To do: Your task is to repeat the entries word for word while leaving out the pictures.

** start Working data **

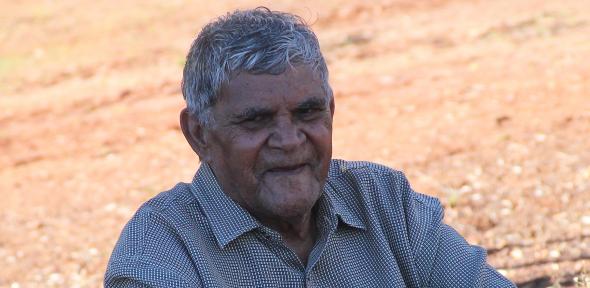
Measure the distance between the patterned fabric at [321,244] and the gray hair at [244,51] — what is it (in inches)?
9.3

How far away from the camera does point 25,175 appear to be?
312 inches

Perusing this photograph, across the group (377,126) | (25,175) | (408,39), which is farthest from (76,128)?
(408,39)

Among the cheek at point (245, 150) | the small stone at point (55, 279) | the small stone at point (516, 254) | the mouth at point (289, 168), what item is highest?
the cheek at point (245, 150)

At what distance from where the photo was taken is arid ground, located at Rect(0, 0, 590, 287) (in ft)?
18.6

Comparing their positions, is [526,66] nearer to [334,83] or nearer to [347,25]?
[334,83]

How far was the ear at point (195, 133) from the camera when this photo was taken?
2.79 metres

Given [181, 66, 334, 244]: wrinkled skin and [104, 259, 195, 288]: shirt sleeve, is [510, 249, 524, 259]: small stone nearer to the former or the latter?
[181, 66, 334, 244]: wrinkled skin

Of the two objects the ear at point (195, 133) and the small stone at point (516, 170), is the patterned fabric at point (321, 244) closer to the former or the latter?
the ear at point (195, 133)

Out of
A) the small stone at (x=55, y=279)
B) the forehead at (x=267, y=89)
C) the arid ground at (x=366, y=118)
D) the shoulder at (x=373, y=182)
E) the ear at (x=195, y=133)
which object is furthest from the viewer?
the arid ground at (x=366, y=118)

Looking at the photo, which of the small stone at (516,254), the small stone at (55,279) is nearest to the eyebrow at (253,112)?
the small stone at (516,254)

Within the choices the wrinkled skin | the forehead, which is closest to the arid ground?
the wrinkled skin

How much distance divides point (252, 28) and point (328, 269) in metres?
0.65

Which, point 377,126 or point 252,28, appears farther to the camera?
point 377,126

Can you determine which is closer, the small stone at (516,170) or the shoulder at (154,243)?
the shoulder at (154,243)
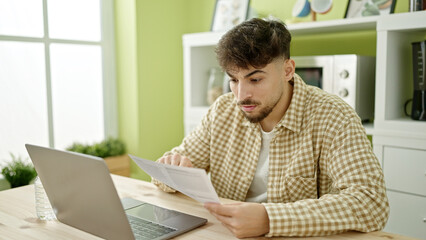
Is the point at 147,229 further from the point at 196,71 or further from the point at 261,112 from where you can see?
the point at 196,71

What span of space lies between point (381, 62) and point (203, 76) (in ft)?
4.32

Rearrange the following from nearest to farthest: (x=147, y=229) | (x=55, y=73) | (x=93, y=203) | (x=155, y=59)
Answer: (x=93, y=203)
(x=147, y=229)
(x=55, y=73)
(x=155, y=59)

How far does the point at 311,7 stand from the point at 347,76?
0.57 metres

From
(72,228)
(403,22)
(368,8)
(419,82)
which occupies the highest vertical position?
(368,8)

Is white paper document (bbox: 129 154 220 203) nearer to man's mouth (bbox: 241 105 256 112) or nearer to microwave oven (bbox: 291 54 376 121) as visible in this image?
man's mouth (bbox: 241 105 256 112)

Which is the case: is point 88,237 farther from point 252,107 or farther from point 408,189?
point 408,189

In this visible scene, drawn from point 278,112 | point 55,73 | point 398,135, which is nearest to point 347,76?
point 398,135

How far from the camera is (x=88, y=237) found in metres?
1.05

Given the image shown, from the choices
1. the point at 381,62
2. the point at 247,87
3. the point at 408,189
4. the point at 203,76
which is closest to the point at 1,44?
the point at 203,76

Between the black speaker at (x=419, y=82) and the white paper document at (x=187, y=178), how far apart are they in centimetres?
145

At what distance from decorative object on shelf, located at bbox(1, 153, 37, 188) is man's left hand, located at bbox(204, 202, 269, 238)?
178cm

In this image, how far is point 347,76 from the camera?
218 centimetres

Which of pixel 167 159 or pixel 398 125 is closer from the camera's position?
pixel 167 159

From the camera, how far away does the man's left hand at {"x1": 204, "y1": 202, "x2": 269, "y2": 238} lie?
3.31ft
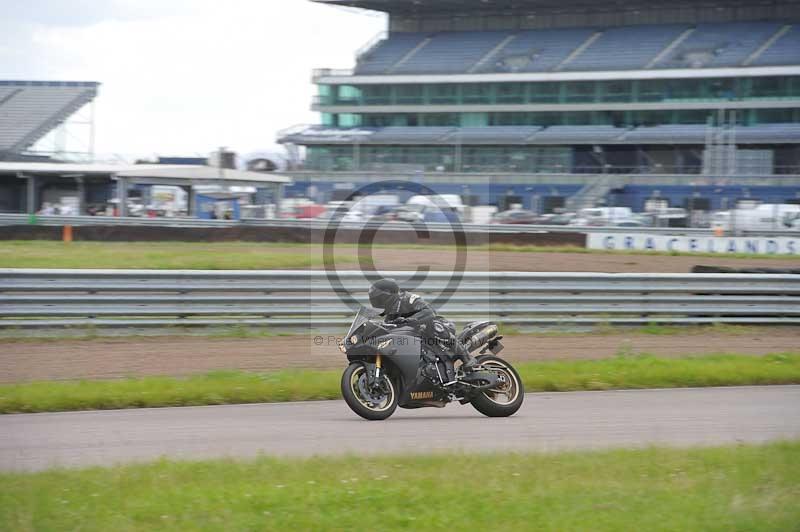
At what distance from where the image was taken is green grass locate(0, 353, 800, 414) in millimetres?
9641

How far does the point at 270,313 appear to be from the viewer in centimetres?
1452

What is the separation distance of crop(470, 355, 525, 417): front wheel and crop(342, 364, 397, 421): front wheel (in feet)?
2.81

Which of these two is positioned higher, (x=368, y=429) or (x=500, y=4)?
(x=500, y=4)

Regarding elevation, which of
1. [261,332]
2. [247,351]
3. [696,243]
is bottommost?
[247,351]

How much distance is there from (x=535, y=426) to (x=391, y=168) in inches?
2096

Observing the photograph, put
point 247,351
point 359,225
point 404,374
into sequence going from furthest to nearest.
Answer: point 359,225
point 247,351
point 404,374

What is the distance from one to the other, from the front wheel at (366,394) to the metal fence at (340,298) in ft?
19.1

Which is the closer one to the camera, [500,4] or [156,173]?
[156,173]

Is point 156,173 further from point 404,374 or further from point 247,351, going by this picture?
point 404,374

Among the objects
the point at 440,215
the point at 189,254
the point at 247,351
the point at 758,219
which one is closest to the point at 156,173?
the point at 440,215

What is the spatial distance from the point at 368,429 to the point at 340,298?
638 centimetres

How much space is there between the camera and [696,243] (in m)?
32.3

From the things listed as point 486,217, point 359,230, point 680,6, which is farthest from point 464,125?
point 359,230

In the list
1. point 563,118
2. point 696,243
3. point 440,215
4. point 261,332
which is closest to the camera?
point 261,332
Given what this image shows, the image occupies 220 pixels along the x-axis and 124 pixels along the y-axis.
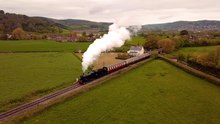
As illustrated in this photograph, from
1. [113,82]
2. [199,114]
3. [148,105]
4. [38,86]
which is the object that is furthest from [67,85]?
[199,114]

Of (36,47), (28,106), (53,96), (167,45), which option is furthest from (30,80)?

** end Working data **

Task answer:
Measure the distance between the patterned fabric at [321,244] and the gray hair at [244,51] — what is it (in inches)?
9.3

How far away from the camera does point 25,175 appear to be?
312 inches

Perusing this photograph, across the group (377,126) | (25,175) | (408,39), which is farthest from (76,128)?
(408,39)

Among the cheek at point (245, 150) | the small stone at point (55, 279) | the small stone at point (516, 254) | the mouth at point (289, 168), what item is highest?
the cheek at point (245, 150)

At what distance from where the photo was taken is arid ground, located at Rect(0, 0, 590, 287) (in ft)?
18.6

Comparing their positions, is [526,66] nearer to [334,83] or nearer to [347,25]?
[334,83]

How far was the ear at point (195, 133) from the camera when this photo was taken?
2.79 metres

Given [181, 66, 334, 244]: wrinkled skin and [104, 259, 195, 288]: shirt sleeve, is [510, 249, 524, 259]: small stone nearer to the former or the latter?
[181, 66, 334, 244]: wrinkled skin

Of the two objects the ear at point (195, 133) and the small stone at point (516, 170), is the patterned fabric at point (321, 244) closer to the former or the latter?
the ear at point (195, 133)

Out of
A) the small stone at (x=55, y=279)
B) the forehead at (x=267, y=89)
C) the arid ground at (x=366, y=118)
D) the shoulder at (x=373, y=182)
E) the ear at (x=195, y=133)
which object is furthest from the viewer?
the arid ground at (x=366, y=118)

Looking at the photo, which of the small stone at (516,254), the small stone at (55,279) is nearest to the eyebrow at (253,112)?
the small stone at (516,254)

Within the choices the wrinkled skin | the forehead, which is closest to the arid ground?
the wrinkled skin

How much distance divides point (252, 28) and point (328, 269) in metres?
0.65

Which, point 377,126 or point 252,28, appears farther to the camera?
point 377,126

Can you determine which is closer, the small stone at (516,170) or the shoulder at (154,243)?
the shoulder at (154,243)
Is the point at 147,229 further from the point at 196,71 or further from the point at 261,112 from where you can see?
the point at 196,71

What span of space lies between point (381, 62) and point (203, 76) (in ft)?
4.32

Rearrange the following from nearest to farthest: (x=147, y=229) | (x=55, y=73) | (x=93, y=203) | (x=155, y=59)
Answer: (x=93, y=203)
(x=147, y=229)
(x=55, y=73)
(x=155, y=59)

How far does the point at 311,7 stand from the point at 347,76?
0.57 metres

From
(72,228)
(403,22)
(368,8)
(419,82)
which occupies the highest vertical position?
(368,8)

Is white paper document (bbox: 129 154 220 203) nearer to man's mouth (bbox: 241 105 256 112) or nearer to microwave oven (bbox: 291 54 376 121) as visible in this image?
man's mouth (bbox: 241 105 256 112)

Which is the case: is point 88,237 farther from point 252,107 or farther from point 408,189?
point 408,189

In this visible scene, drawn from point 278,112 | point 55,73 | point 398,135, which is nearest to point 347,76?
point 398,135

How far from the camera is (x=88, y=237) found in metres?
1.05

Given the image shown, from the choices
1. the point at 381,62
2. the point at 247,87
3. the point at 408,189
4. the point at 203,76
which is closest to the point at 1,44?
the point at 203,76

Between the black speaker at (x=419, y=82) and the white paper document at (x=187, y=178), how far apart are they in centimetres?
145

At what distance from decorative object on shelf, located at bbox(1, 153, 37, 188) is man's left hand, located at bbox(204, 202, 269, 238)?
178cm

In this image, how far is point 347,76 from the camera?
218 centimetres

Which of pixel 167 159 or pixel 398 125 is closer from the camera's position?
pixel 167 159

From the camera, how far away does the man's left hand at {"x1": 204, "y1": 202, "x2": 269, "y2": 238} lie?
3.31ft
At what distance from where the image was taken is green grass locate(0, 353, 800, 414) in millimetres?
9641

How far does the point at 270,313 appear to be from the viewer in centimetres?
1452

What is the separation distance of crop(470, 355, 525, 417): front wheel and crop(342, 364, 397, 421): front wheel (in feet)?
2.81

Which of these two is positioned higher, (x=368, y=429) or (x=500, y=4)?
(x=500, y=4)

Regarding elevation, which of
1. [261,332]
2. [247,351]
3. [696,243]
is bottommost?
[247,351]

How much distance is there from (x=535, y=426) to (x=391, y=168) in inches?
2096

Observing the photograph, put
point 247,351
point 359,225
point 404,374
into sequence going from furthest to nearest.
Answer: point 359,225
point 247,351
point 404,374

What is the distance from one to the other, from the front wheel at (366,394) to the metal fence at (340,298) in ft?
19.1

Which is the closer one to the camera, [500,4] or [156,173]?
[156,173]

Is point 156,173 further from point 404,374 or further from point 247,351, going by this picture?
point 404,374

Among the objects
the point at 440,215
the point at 189,254
the point at 247,351
the point at 758,219
which one is closest to the point at 156,173?
the point at 440,215

What is the spatial distance from the point at 368,429 to the point at 340,298?
638 centimetres

How much space is there between the camera and [696,243] (in m)?
32.3

From the things listed as point 486,217, point 359,230, point 680,6, which is farthest from point 464,125?
point 359,230

In the list
1. point 563,118
2. point 696,243
3. point 440,215
4. point 261,332
which is closest to the camera?
point 261,332
Given what this image shows, the image occupies 220 pixels along the x-axis and 124 pixels along the y-axis.
As illustrated in this photograph, from
1. [113,82]
2. [199,114]
3. [148,105]
4. [38,86]
which is the object that is furthest from [67,85]?
[199,114]

Of (36,47), (28,106), (53,96), (167,45), which option is furthest from (30,80)?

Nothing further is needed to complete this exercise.